_Task prompt_.
Retype every line from the start of the data down to and including the line with "Q: What species is this?". Skip the pictures.
(Data supplied Opens)
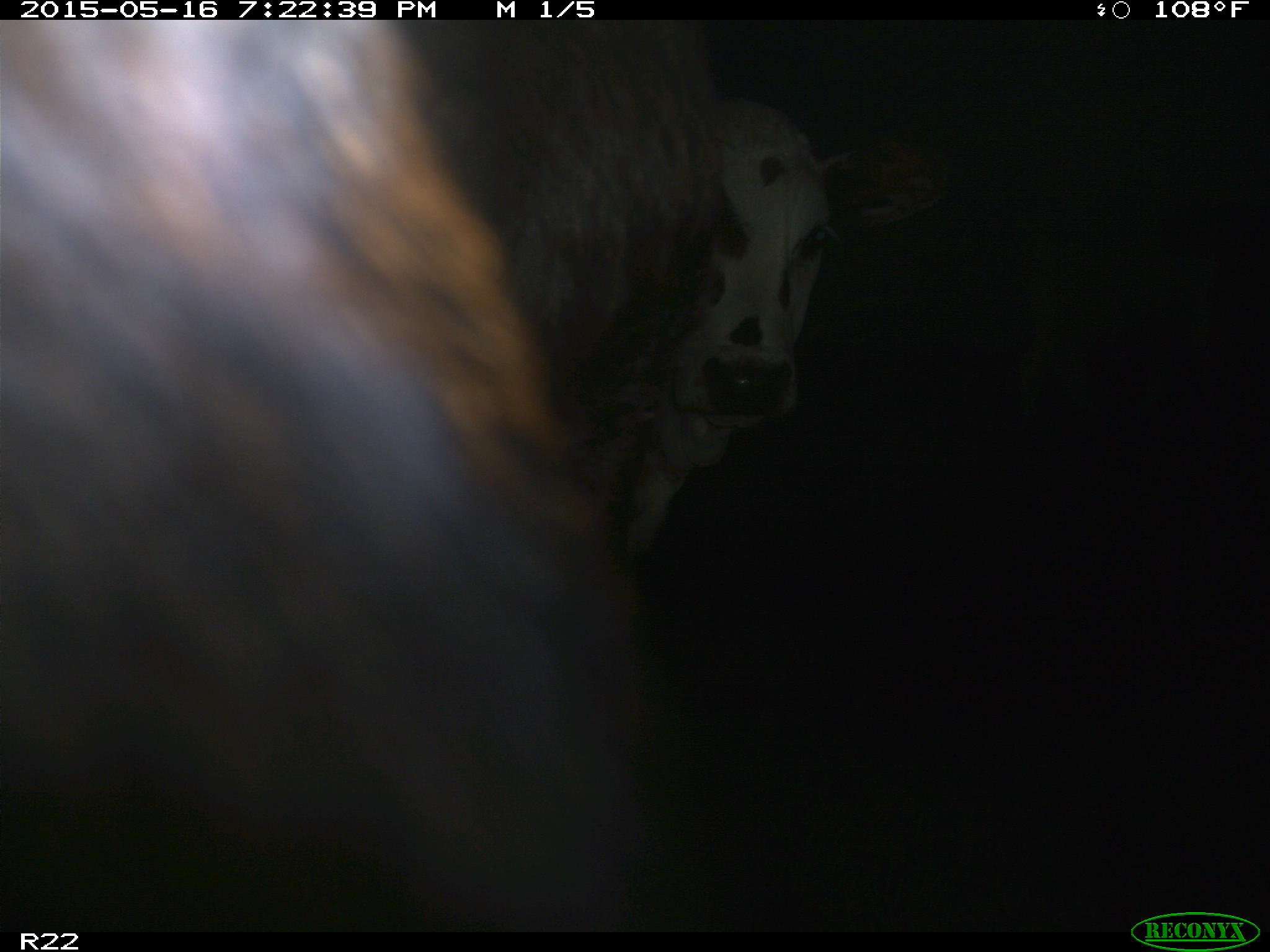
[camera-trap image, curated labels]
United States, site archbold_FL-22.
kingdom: Animalia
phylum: Chordata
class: Mammalia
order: Artiodactyla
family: Bovidae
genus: Bos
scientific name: Bos taurus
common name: domestic cow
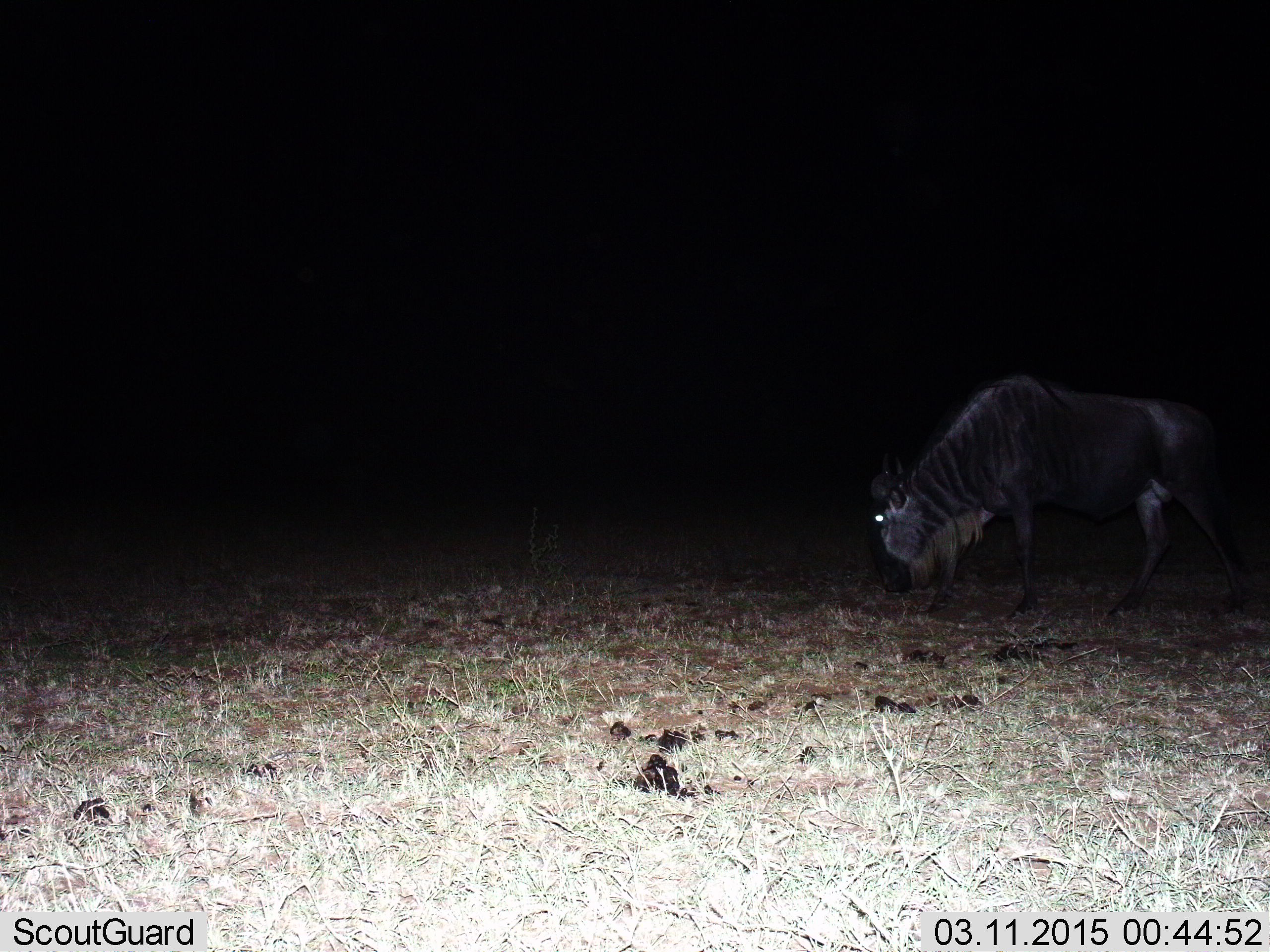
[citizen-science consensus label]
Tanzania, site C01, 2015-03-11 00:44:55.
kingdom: Animalia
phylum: Chordata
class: Mammalia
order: Artiodactyla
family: Bovidae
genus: Connochaetes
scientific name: Connochaetes taurinus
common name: blue wildebeest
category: wildebeest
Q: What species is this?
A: Wildebeest (blue wildebeest) (Connochaetes taurinus).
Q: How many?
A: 1.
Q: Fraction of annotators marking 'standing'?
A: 20%.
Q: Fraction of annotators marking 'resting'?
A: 0%.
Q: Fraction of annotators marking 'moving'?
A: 40%.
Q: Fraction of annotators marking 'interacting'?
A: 0%.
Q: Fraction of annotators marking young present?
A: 0%.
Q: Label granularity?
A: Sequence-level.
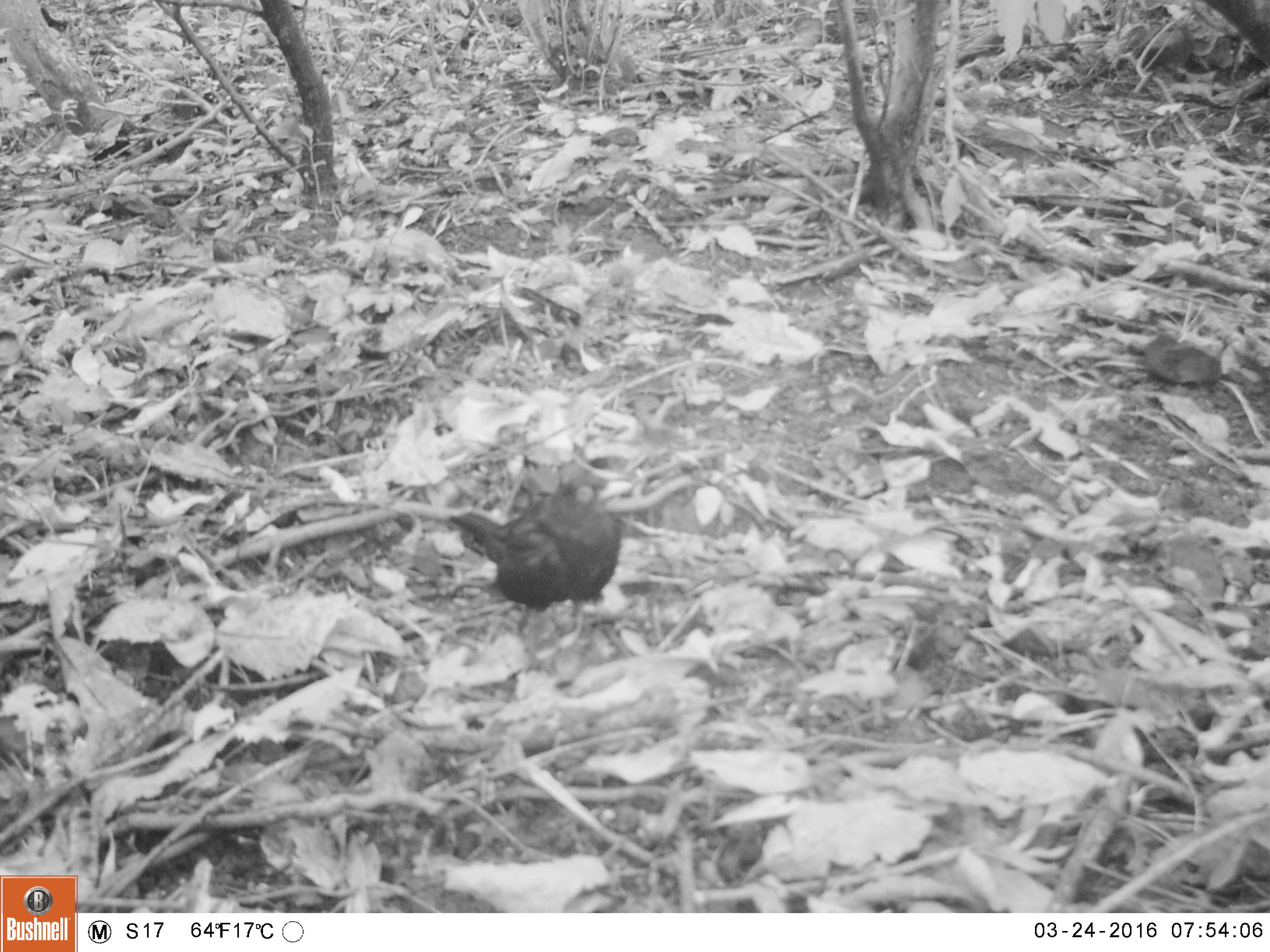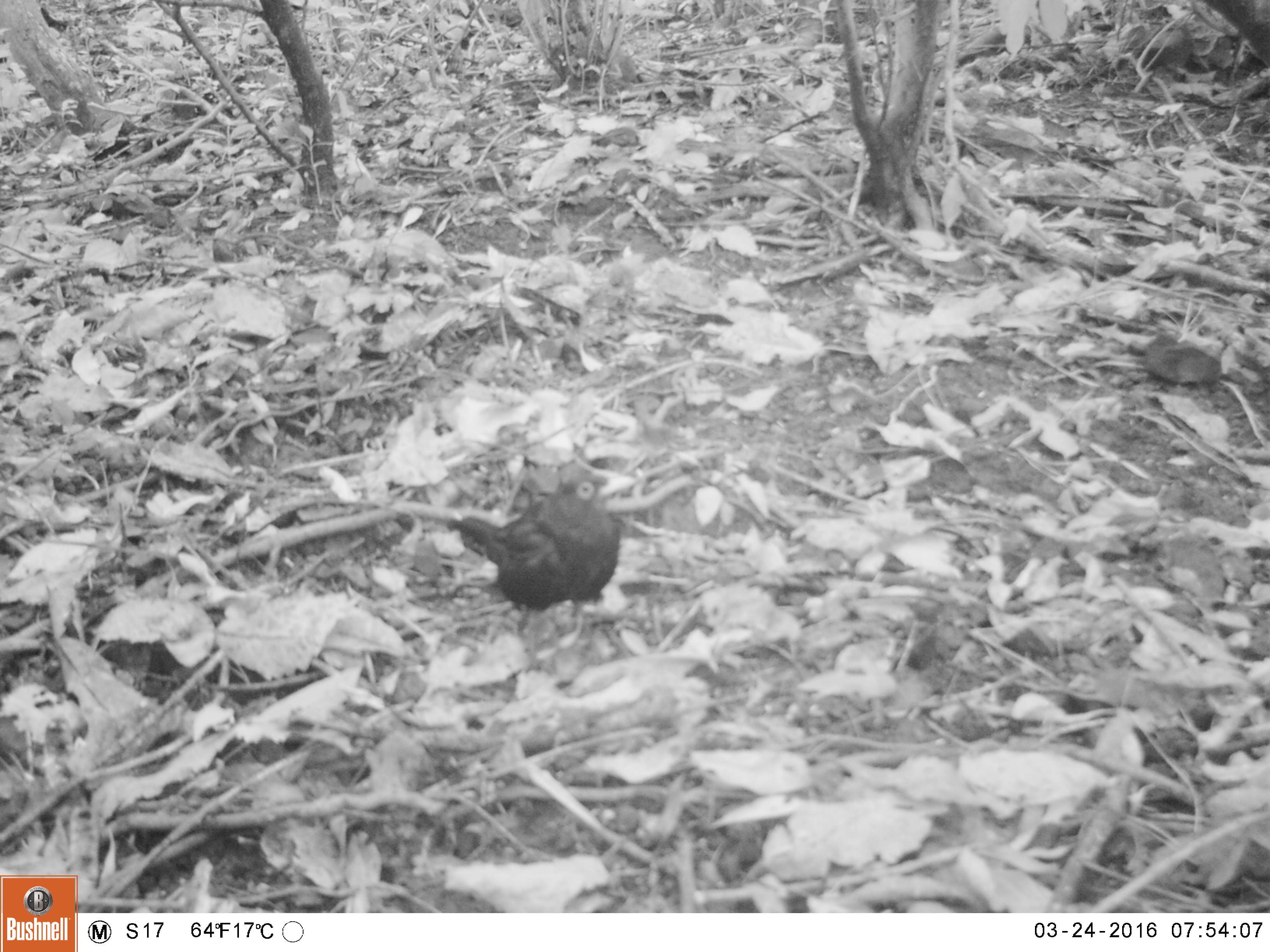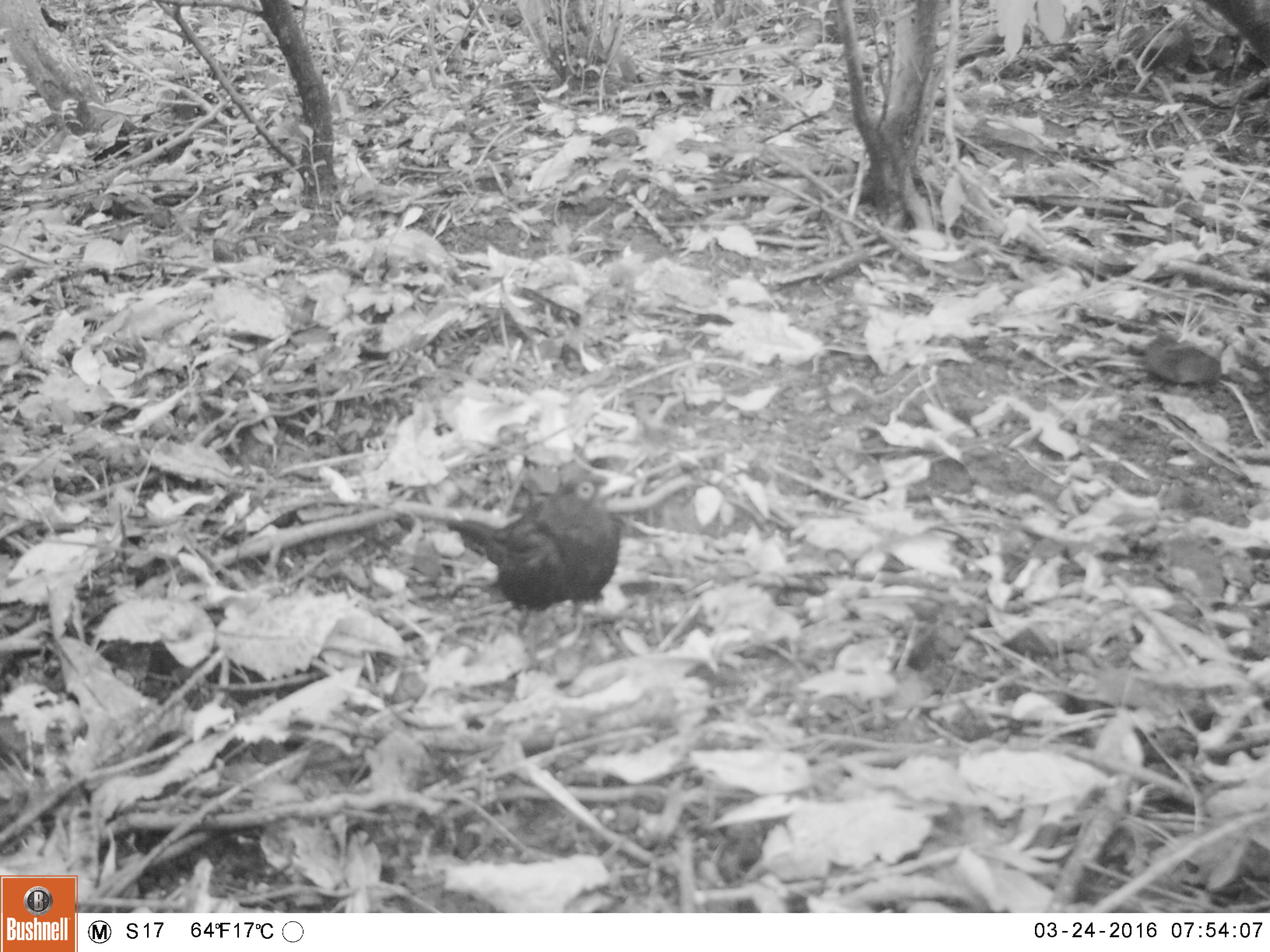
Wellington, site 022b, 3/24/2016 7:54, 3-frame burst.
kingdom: Animalia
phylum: Chordata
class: Aves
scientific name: Aves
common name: bird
Bird (Aves).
(Data supplied Closes)
_Your response_.
[camera-trap image, curated labels]
United States, site archbold_FL-22.
kingdom: Animalia
phylum: Chordata
class: Mammalia
order: Artiodactyla
family: Bovidae
genus: Bos
scientific name: Bos taurus
common name: domestic cow
[citizen-science consensus label]
Tanzania, site C01, 2015-03-11 00:44:55.
kingdom: Animalia
phylum: Chordata
class: Mammalia
order: Artiodactyla
family: Bovidae
genus: Connochaetes
scientific name: Connochaetes taurinus
common name: blue wildebeest
category: wildebeest
Q: What species is this?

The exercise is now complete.